* _Stated task 1_
Return the part of the comment on turning light spectra into sound that opens with the words containing "RGB (and possibly" and closes with "source light colors.", copied word for word.
* _Stated task 2_
List every source of illumination that the comment on turning light spectra into sound considers.

* _Excerpt provided_
━━━
RayfordSteele, Feb 10 2006
  

       + just because it's interesting to contemplate.   

       It seems that the visible spectrum of a scene reaching your spectrometer would be quite heavily influenced by the means of illumination.   

       In sunlight, most scenes would produce fairly broad bands of overlapping color spectrum, and correspondingly broad bands of noise. In fluorescent light, you would get narrower response, depending on the interaction of the illuminating spectrum with whatever is reflected back to the spectrometer. (Anybody recall how many spectral lines in a fluorescent tube?)   

       You are quite right that most modern CRTs use relativly narrow band phosphors, so Illuminating a scene with "white" light from a CRT (actually RGB) would produce some sort of audible triad.   

       RGB (and possibly other light color/frequency lasers) used as the illuminating source would give nice narrow peaks in the spectrum, and could be arranged to form varying chords composed of whatever audio frequencies are chosen to track the source light colors.   

       As I said, it's pretty interesting, but what practical applications are there? Maybe quarter-baked.
━━━
* _Data records_
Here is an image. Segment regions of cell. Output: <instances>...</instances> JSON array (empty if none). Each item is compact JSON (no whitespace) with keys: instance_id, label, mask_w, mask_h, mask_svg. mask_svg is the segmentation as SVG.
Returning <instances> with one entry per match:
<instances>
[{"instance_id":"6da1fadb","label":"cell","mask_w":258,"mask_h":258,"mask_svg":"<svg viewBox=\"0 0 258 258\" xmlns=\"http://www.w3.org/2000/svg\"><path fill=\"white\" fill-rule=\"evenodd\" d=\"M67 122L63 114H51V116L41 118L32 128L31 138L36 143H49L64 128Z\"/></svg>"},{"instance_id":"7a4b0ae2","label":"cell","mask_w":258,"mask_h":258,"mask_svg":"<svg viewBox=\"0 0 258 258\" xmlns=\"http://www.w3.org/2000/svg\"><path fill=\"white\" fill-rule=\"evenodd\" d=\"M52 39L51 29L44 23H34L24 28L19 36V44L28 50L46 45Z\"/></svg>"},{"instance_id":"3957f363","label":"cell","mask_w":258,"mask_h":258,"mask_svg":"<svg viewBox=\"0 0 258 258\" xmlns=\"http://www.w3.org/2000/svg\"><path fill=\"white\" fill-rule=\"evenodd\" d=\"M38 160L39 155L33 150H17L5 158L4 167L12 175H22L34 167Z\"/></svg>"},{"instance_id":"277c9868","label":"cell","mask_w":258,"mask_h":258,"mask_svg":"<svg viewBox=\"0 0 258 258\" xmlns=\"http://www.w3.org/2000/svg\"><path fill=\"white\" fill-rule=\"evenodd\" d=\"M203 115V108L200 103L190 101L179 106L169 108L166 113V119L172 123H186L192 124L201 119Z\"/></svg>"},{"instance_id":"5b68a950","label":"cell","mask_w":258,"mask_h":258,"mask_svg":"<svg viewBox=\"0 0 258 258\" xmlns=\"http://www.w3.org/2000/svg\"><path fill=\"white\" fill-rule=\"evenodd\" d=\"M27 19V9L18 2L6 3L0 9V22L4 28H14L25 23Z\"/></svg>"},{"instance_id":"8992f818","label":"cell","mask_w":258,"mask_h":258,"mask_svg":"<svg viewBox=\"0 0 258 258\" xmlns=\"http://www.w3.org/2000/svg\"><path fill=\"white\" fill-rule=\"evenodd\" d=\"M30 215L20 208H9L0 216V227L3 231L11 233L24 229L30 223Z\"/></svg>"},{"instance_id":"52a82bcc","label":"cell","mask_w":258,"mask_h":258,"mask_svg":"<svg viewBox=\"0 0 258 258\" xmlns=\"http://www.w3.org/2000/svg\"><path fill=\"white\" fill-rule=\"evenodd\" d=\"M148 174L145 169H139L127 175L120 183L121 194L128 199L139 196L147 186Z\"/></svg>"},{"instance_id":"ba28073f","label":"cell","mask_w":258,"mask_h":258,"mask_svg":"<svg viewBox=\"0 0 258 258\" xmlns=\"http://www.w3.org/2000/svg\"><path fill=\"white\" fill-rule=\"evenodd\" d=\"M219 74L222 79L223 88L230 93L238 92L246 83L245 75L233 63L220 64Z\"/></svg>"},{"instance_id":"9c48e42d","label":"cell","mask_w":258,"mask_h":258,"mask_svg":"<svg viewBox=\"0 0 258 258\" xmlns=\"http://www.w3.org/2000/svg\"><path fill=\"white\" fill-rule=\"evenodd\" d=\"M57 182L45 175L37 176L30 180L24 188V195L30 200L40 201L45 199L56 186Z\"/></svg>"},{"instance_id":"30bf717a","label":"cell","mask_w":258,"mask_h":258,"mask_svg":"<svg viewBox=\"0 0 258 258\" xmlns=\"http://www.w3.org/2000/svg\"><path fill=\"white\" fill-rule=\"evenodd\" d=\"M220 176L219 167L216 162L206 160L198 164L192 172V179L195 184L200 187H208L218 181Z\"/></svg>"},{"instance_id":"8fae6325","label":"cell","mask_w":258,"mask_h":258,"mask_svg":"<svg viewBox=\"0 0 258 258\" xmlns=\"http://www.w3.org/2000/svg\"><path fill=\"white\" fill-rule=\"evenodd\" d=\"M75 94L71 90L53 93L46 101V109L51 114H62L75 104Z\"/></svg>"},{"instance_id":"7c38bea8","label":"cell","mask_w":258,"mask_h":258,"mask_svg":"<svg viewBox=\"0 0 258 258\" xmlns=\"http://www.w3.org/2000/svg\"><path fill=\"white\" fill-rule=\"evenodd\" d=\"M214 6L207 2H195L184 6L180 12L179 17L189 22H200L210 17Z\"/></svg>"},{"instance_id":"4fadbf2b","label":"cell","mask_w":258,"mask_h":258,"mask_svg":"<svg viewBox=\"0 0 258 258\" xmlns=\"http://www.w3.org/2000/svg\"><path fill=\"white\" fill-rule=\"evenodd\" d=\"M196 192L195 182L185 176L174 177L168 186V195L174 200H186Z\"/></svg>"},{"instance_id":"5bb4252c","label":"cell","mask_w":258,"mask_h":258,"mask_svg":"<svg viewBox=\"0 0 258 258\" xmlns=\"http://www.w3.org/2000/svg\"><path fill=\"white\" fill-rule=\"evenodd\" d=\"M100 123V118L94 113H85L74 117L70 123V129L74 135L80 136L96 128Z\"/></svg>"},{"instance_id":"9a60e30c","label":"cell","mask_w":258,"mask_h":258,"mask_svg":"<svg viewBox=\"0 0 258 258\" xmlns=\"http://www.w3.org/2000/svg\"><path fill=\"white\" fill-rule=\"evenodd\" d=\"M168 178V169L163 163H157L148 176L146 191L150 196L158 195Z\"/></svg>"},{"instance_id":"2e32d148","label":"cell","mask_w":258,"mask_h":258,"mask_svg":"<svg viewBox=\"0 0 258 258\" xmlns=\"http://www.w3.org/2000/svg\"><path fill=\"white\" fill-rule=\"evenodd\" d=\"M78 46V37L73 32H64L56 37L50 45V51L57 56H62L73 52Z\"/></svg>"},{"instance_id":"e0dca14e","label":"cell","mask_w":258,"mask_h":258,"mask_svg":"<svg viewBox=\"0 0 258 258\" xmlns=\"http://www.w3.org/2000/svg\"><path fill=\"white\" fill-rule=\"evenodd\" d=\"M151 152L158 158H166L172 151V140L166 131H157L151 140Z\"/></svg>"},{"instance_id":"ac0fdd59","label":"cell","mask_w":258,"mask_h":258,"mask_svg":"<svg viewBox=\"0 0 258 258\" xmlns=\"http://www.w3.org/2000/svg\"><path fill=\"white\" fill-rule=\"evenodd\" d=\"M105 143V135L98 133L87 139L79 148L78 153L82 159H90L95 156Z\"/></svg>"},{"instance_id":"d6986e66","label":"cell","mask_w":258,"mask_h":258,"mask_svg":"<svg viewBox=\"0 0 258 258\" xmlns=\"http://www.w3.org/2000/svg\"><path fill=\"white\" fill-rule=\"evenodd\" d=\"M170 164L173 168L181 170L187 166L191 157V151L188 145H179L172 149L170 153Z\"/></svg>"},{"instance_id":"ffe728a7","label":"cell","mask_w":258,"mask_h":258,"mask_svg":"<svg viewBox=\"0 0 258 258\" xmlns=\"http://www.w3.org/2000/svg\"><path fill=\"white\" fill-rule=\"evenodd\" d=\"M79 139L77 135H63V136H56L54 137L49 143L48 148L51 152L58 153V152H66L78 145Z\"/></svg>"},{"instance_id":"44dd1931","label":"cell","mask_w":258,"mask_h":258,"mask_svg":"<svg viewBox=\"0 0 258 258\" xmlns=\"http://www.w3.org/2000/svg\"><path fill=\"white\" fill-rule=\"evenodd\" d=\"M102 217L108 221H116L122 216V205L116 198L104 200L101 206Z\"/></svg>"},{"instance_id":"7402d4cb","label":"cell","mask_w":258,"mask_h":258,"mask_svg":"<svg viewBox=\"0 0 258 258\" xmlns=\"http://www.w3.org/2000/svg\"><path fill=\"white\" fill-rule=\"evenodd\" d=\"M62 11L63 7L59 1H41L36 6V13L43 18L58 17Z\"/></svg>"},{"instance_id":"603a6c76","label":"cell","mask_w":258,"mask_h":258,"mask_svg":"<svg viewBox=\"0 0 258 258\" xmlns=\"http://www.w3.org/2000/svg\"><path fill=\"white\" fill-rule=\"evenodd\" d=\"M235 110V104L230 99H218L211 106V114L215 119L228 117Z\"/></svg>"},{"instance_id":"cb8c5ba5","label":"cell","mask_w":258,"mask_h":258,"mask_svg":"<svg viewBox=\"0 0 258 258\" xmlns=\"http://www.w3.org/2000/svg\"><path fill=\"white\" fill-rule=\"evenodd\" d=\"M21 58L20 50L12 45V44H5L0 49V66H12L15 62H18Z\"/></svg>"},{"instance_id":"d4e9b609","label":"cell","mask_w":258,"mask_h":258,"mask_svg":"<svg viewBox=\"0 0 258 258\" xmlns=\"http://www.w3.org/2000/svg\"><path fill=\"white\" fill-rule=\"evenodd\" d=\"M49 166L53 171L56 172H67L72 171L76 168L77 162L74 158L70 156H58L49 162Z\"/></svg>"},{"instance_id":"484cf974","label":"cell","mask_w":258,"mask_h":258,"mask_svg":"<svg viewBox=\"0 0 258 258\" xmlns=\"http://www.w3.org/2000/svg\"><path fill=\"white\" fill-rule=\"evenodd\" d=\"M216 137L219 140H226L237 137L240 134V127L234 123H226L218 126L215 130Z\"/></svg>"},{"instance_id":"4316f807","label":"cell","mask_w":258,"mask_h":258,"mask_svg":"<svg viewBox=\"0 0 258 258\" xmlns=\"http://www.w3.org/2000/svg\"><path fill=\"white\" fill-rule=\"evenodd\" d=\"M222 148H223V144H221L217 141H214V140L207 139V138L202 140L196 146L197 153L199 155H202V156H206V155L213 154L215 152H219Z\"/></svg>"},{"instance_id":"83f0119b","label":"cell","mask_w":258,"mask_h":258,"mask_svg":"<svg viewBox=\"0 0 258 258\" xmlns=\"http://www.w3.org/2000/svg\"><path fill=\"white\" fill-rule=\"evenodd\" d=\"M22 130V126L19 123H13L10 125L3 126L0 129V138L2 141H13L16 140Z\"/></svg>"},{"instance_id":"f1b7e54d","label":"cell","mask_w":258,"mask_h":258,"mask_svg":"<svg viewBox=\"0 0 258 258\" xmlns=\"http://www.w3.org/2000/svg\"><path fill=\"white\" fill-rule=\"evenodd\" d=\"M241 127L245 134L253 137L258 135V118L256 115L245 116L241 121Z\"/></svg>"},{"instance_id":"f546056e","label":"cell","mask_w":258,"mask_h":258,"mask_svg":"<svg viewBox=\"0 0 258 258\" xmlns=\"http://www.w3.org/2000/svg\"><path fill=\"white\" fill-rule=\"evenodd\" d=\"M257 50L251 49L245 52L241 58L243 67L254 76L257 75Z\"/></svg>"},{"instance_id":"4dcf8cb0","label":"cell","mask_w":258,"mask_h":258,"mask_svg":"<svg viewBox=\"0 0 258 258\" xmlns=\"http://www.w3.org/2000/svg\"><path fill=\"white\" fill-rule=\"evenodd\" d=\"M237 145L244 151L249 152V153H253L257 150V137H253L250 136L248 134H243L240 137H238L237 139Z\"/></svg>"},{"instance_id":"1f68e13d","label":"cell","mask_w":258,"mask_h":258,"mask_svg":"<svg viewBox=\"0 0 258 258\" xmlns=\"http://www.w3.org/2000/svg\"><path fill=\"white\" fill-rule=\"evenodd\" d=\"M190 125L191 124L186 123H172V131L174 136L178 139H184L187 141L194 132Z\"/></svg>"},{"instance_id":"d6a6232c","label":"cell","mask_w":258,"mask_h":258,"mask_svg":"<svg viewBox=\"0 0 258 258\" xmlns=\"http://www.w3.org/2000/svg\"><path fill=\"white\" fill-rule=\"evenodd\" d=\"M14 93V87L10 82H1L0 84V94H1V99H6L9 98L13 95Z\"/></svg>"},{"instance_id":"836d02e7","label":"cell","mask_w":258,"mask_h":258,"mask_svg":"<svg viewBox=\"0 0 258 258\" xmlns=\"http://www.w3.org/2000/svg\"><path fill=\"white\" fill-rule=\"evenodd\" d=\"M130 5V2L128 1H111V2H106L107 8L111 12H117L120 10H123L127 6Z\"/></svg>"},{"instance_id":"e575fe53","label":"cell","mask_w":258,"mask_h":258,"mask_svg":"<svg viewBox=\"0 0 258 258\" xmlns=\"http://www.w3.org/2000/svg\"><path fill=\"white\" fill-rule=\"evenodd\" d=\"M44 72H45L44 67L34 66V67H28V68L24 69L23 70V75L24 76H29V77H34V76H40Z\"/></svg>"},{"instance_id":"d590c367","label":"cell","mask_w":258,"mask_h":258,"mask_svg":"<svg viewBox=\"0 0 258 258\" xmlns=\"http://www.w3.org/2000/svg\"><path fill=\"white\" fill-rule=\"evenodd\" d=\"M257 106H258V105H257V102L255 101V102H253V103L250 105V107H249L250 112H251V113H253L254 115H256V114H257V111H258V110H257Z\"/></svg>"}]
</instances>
━━━
* _Written reply 1_
RGB (and possibly other light color/frequency lasers) used as the illuminating source would give nice narrow peaks in the spectrum, and could be arranged to form varying chords composed of whatever audio frequencies are chosen to track the source light colors.

* _Written reply 2_
- Sunlight
- Fluorescent light
- "White" light from a CRT (actually RGB)
- RGB lasers (and possibly lasers of other light colors/frequencies)